Once the imams were on the plane, the crew noticed some of them switching seats. Two sat in first class, though a gate agent had, according to a statement, earlier rejected Shahin's request for a second first class seat, since none were available. One imam "stood at row 4C and pretended to be blind" in an apparent effort to persuade another passenger to switch seats, an off-duty flight attendant wrote in a statement. (The imams claim that he is blind.)
The imams ended up spread out: two in the front of the aircraft, two in the middle, and two in the rear. The 9/11 hijackers used this configuration, which potentially allows control of the area around the cockpit door and all the exit rows, according to Rader. Shahin, the group's leader, sat in seat 1D, closest to the cockpit.
As time passed, several passengers, including an Arabic speaker seated near one of the imams, approached the crew to report suspicions.

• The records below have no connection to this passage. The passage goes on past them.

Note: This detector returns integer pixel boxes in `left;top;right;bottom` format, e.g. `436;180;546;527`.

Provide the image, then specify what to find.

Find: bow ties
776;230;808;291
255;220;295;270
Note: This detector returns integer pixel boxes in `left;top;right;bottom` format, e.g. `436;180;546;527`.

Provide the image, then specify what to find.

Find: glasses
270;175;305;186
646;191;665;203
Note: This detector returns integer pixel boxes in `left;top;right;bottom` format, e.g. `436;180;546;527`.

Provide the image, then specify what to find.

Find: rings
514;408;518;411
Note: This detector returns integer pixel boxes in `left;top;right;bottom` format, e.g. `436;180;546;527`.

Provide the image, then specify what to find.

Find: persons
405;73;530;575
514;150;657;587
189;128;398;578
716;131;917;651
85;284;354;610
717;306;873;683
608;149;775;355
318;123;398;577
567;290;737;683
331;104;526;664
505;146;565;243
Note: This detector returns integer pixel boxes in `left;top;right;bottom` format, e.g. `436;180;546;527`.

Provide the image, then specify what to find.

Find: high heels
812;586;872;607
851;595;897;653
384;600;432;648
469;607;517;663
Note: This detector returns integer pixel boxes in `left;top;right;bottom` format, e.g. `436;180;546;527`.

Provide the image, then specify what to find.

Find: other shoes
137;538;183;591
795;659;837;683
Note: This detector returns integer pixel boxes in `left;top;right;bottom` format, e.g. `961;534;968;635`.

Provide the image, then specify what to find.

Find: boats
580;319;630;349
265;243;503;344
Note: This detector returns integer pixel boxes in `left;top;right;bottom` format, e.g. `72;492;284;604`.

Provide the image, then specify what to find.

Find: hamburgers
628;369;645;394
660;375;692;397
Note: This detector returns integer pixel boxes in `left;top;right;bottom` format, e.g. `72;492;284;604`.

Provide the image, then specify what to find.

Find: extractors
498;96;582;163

Three imams requested seat belt extensions, which increased the crew's concern. "I did not see they actually needed them," one off-duty flight attendant said of two of them in a statement. "They were not overweight."
The extensions are used by people who can't make the regular belts fit. The three imams who requested extensions weighed in, according to the police report and Rader, at 6 feet 1 inch and 201 pounds, 5 feet nine and 170 pounds, and 6 feet and 230 pounds.
An extension is a belt with a heavy buckle that can be turned into a weapon by being wrapped around a fist or used as a noose to take a hostage, according to Rader. After the imams deplaned, crew members discovered extensions -- not affixed to the seatbelts, but rolled up and placed beneath the seats, Rader said.
One passenger, whom the police report describes as "clergy," purposely struck up a conversation with an imam seated next to him. "I travel to Turkey frequently and know many Muslims personally," he wrote in his statement. The imam "expressed views I consider to be extreme Muslim fundamentalist views." The man discussed the problems of countries that don't observe sharia (Islamic law). "He indicated that it was necessary to go to whatever measures necessary to obey all that's set out in the Qur'an," the passenger wrote.
Clearly, pilot John Howard Wood had to weigh many factors in deciding to ask the imams to get off the plane. He consulted with his flight crew, the US Airways ground security coordinator, and the airline's security office in Phoenix. All thought the imams' behavior was suspicious, according to Rader. The captain learned during these discussions that three imams apparently had only one-way tickets and only one had checked luggage -- suspicious factors after 9/11. The subsequent investigation suggests that they may have changed their reservations, which wouldn't have been apparent at the time, says Rader.
Airport police and a federal air marshal were dispatched to the gate. Officer Brad Wingate wrote in his report: "[T]he request for seatbelt extensions, the prior praying and utterances about Allah and the U.S. in the gate area and the seating configuration chosen among the traveling group was suspicious." The FBI instructed airport police to detain the imams for questioning, according to Wingate's report, and the Secret Service participated.
The imams deny engaging in suspicious behavior. But "we are absolutely backing this crew," says Rader.
The airline's pilots' union agrees. "The crew's actions were strictly in compliance with procedures and demonstrated overall good judgment in the care and concern for their passengers, fellow crew members, and the company," said Captain Barry Kendrick, chairman of the pilots' Air Carrier Security Committee.
Thousands of Muslims pray and fly in America every day. The incident on Flight 300 wasn't about prayer.